1.Chou R. Low Back Pain. Ann Intern Med. 2014;160:ITC6-1.
2.Rudwaleit, M., Metter, A., Listing, J., Sieper, J. & Braun, J. Inflammatory back pain in ankylosing spondylitis: a reassessment of the clinical history for application as classification and diagnostic criteria. Arthritis Rheum. 54, 569–578 (2006).
3.Hermann, J., Giessauf, H., Schaffler, G., Ofner, P. & Graninger, W. Early spondyloarthritis: usefulness of clinical screening. Rheumatology (Oxford) 48, 812–81
4.Weisman, M. H. et al. Development and validation of a case ascertainment tool for ankylosing spondylitis. Arthritis Care Res. (Hoboken) 62, 19–27 (2010).
In response
Posted on July 21, 2014
Roger Chou, MD
Oregon Health & Science University
Conflict of Interest: Funding from the Agency for Healthcare Research and Quality on low back pain topics; royalties from UpToDate; consultant for Palladian Health
Estimates for the prevalence of ankylosing spondylitis in patients with low back pain vary depending on the population studied and the criteria used to define this condition.

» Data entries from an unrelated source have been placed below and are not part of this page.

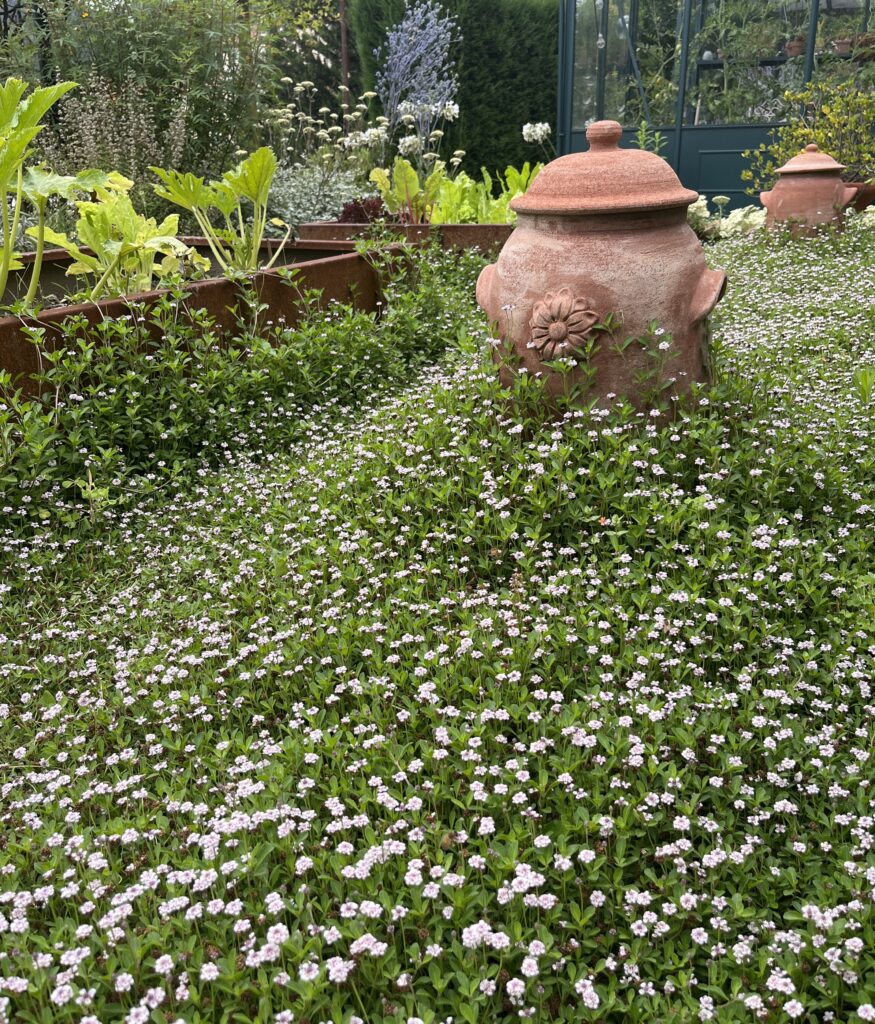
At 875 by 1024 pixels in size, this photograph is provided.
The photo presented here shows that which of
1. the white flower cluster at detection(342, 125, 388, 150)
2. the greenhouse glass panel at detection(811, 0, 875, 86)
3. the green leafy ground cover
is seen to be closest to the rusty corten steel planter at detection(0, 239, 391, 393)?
the green leafy ground cover

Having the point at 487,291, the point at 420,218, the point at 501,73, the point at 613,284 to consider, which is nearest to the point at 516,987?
the point at 613,284

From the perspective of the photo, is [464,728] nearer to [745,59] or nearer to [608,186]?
[608,186]

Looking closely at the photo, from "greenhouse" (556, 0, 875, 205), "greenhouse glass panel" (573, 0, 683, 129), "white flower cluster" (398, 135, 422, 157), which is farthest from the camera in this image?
"greenhouse glass panel" (573, 0, 683, 129)

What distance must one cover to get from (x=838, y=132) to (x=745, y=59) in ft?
8.23

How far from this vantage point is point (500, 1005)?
1.70 m

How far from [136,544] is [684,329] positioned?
2658 mm

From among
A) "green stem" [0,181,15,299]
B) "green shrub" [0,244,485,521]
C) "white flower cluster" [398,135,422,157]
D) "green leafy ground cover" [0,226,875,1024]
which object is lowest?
"green leafy ground cover" [0,226,875,1024]

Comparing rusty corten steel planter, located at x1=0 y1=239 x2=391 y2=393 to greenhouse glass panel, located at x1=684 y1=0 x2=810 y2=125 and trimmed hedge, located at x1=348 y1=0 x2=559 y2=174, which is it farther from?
trimmed hedge, located at x1=348 y1=0 x2=559 y2=174

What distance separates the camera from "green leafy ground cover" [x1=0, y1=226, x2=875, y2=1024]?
1.76 m

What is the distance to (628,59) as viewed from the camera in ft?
42.2

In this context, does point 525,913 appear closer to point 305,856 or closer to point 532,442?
point 305,856

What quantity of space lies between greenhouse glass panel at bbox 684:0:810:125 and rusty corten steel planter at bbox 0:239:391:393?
8.20 m

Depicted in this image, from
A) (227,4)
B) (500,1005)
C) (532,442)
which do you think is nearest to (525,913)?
(500,1005)

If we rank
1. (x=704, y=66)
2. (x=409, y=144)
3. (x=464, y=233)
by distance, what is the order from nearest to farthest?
(x=464, y=233) < (x=409, y=144) < (x=704, y=66)
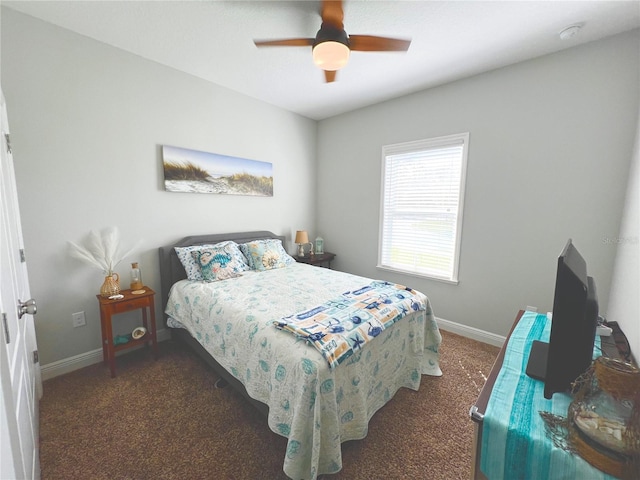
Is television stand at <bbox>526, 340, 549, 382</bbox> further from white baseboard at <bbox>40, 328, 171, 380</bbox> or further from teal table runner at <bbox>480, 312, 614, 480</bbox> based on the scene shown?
white baseboard at <bbox>40, 328, 171, 380</bbox>

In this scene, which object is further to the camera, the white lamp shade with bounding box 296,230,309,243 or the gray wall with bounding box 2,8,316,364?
the white lamp shade with bounding box 296,230,309,243

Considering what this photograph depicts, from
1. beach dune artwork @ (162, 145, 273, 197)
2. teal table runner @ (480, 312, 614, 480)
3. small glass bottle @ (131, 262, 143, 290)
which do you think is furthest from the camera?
beach dune artwork @ (162, 145, 273, 197)

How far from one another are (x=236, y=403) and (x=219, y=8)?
2742 mm

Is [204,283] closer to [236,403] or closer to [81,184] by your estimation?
[236,403]

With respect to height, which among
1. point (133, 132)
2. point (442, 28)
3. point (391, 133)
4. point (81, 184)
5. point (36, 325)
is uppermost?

The estimate of 0.3% is based on estimates from primary care patients with low back pain and unequivocal radiologic changes.1 Using wider diagnostic criteria for axial spondylarthropathy, the prevalence may be as high as 5%,2 but the clinical manifestations and severity of symptoms varies substantially for this group of conditions. Although risk assessment instruments may be useful for identifying persons at higher risk for ankylosing spondylitis, more research is needed to understand their performance in clinical practice. However, based on a sensitivity of 0.67 and specificity of 0.95, resulting in a calculated positive likelihood ratio of about 13.4, the estimated positive predictive value in a population with 1% prevalence of ankylosing spondylitis would only be about 12%. Even in a population with a prevalence of 5%, the majority of patients with positive results on the screening instrument would not have ankylosing spondylitis. As noted, the presence of multiple risk factors for ankylosing spondylitis in persons with chronic back pain may warrant additional evaluation, though the purpose of the article was not to provide detailed diagnostic algorithms for all conditions potentially associated with low back pain.

1Deyo RA, Rainville J, Kent DL. What can the history and physical examination tell us about low back pain? JAMA 1992;268:760-5.
2Underwood MR, Dawes P. Inflammatory back pain in primary care. Br J Rheumatol 1995;34:1074-7.
3Weisman MH, Chen L, Clegg DO, Davis JC, Dubois RW et al. Development and validation of a case ascertainment tool for ankylosing spondylitis. Arthritis Care Res 2010;62:19-27.